Nun hat die Rechtsprechung (vgl BSG in SozR 2200 § 550 Nr 24 mwN) unterschieden zwischen dem vor Arbeitsantritt vorgenommenen Weg zum vorsorglichen Einkauf von Nahrungsmitteln und Getränken, der versicherungsrechtlich nicht dem Weg gleichzusetzen sei, der im Zusammenhang mit einer Arbeitspause von der Arbeitsstätte aus zurückgelegt werde, um Lebensmittel oder Getränke für den alsbaldigen Verzehr am Arbeitsplatz zu kaufen. Hier hat der Kläger sich jedoch auf einem Weg (innerhalb des Betriebes) während der Arbeitszeit befunden. Für den Versicherungsschutz von Vorbereitungshandlungen fordert das BSG (vgl SozR 2200 § 539 Nrn 63 und 67), daß sie in engem sachlichem, örtlichem und zeitlichem Zusammenhang mit der versicherten Tätigkeit stehen. An dem zeitlichen Zusammenhang fehlt es im Falle des Klägers nicht deswegen, weil er den Tee für den nächsten Arbeitstag holen wollte. Eine kurz vor Schichtende für die folgende Schicht getroffenen Arbeitsvorbereitung wahrt in aller Regel den zeitlichen Zusammenhang. Die dazwischen liegende arbeitsfreie Zeit muß unberücksichtigt bleiben. Wird die an einem Tag beendete Arbeit am nächsten mit Schichtbeginn fortgesetzt, so steht die Arbeitsvorbereitung vom Vortag in zeitlichem Zusammenhang mit den nun zu verrichtenden Tätigkeiten. Einen Versicherungsschutz hat das BSG (Urteil vom 20. Oktober 1983 - 2 RU 54/82 -) bei der Vorbereitung auf eine ehrenamtliche Tätigkeit noch vor Aushändigung der dafür erforderlichen Bestallungsurkunde bejaht. Insgesamt gesehen stand somit die Vorbereitungshandlung hier in sachlichem und zeitlichem Zusammenhang mit der versicherten Tätigkeit, der sie dienlich war.

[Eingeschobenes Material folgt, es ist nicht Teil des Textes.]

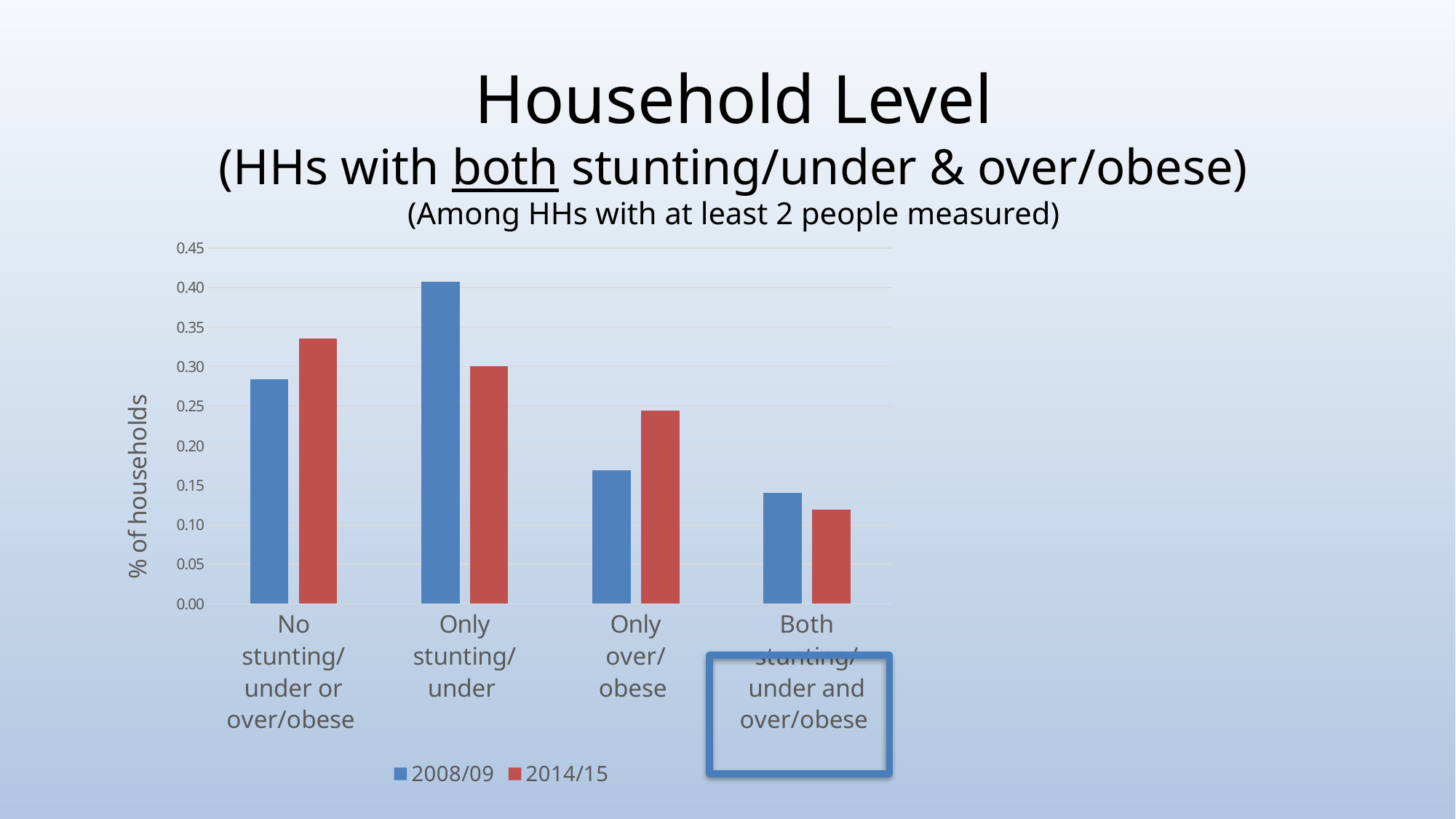
Is the 2014/15 value for Only over/obese greater or less than 0.20? greater How many categories are shown on the x axis? 4 What kind of chart is shown on the slide? bar chart Which category has the lowest 2008/09 value? Both stunting/under and over/obese How many series does the legend list? 2 Is the 2008/09 value for Only stunting/under greater or less than 0.40? greater What is the label of the y axis? % of households Is the 2014/15 value for Both stunting/under and over/obese greater or less than 0.15? less Which category has the highest 2008/09 value? Only stunting/under Which category has the lowest 2014/15 value? Both stunting/under and over/obese For No stunting/under or over/obese, which series has the larger value, 2008/09 or 2014/15? 2014/15 For Only stunting/under, which series has the larger value, 2008/09 or 2014/15? 2008/09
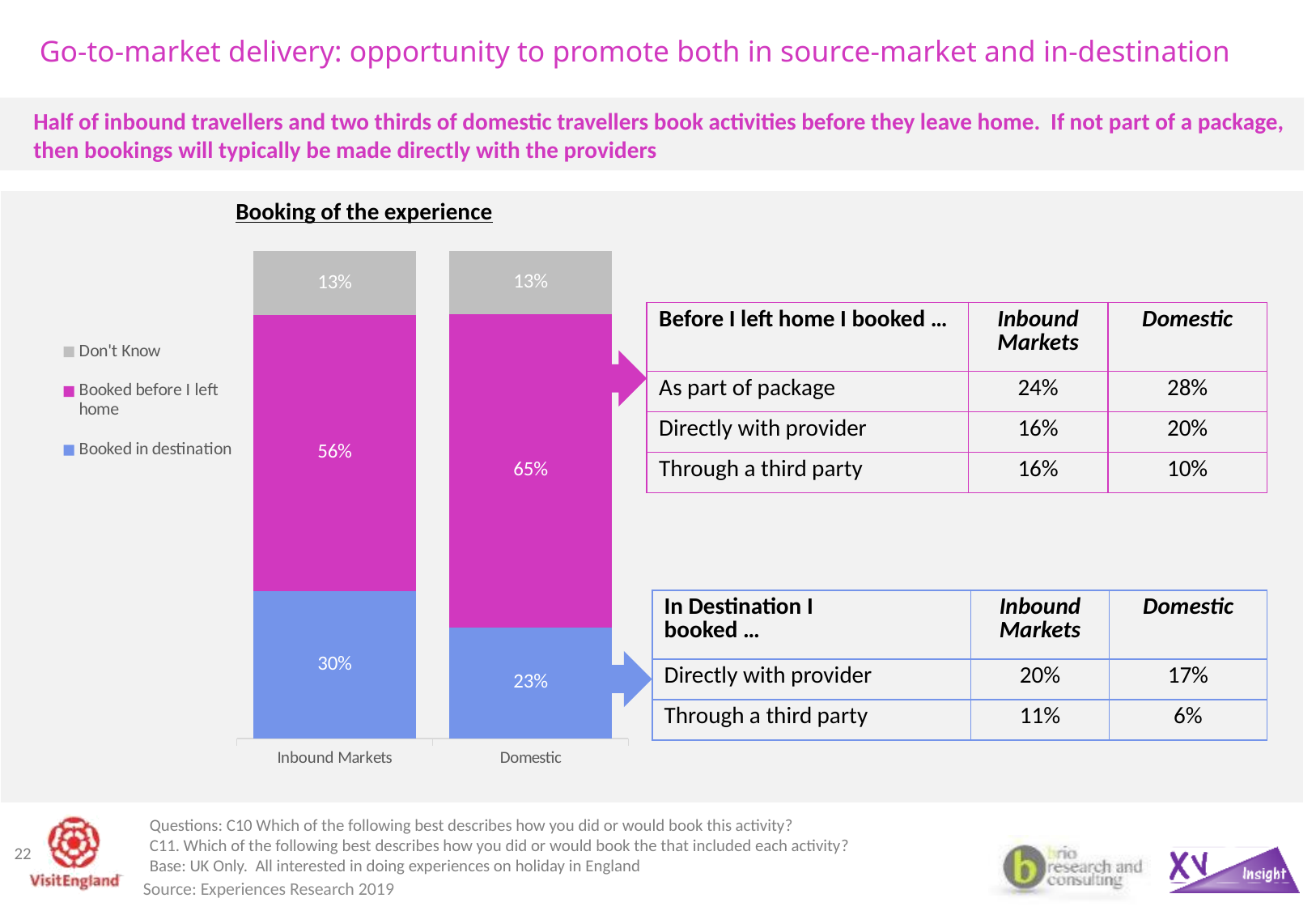
What percentage of Inbound Markets travellers booked before they left home? 56% What is the 'Don't Know' share for Domestic travellers? 13% What percentage of Domestic travellers booked in destination? 23% What is the difference between the 'Booked before I left home' shares for Domestic and Inbound Markets? 9 percentage points Which colour represents 'Booked in destination' in the chart? Blue What is the total of the stacked bar for Inbound Markets? 99% How many categories are shown on the x axis of the chart? 2 What is the difference between the 'Booked in destination' shares for Inbound Markets and Domestic? 7 percentage points Which category has the higher 'Booked before I left home' share, Inbound Markets or Domestic? Domestic What is the title of the chart? Booking of the experience What type of chart is shown on the slide? Stacked bar chart How many series does the chart legend list? 3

Da der Kläger den Unfall bei einer versicherten Tätigkeit erlitten hat, steht ihm dem Grunde nach mit dem Tage nach Wegfall der Arbeitsunfähigkeit (§ 580 Abs 2 RVO) Verletztenrente aus der gesetzlichen Unfallversicherung wegen der Folgen des Arbeitsunfalles zu. Dahingehend war gemäß § 170 Abs 2 Satz 1 SGG iVm § 130 SGG zu entscheiden.
Die Kostenentscheidung beruht auf § 193 SGG.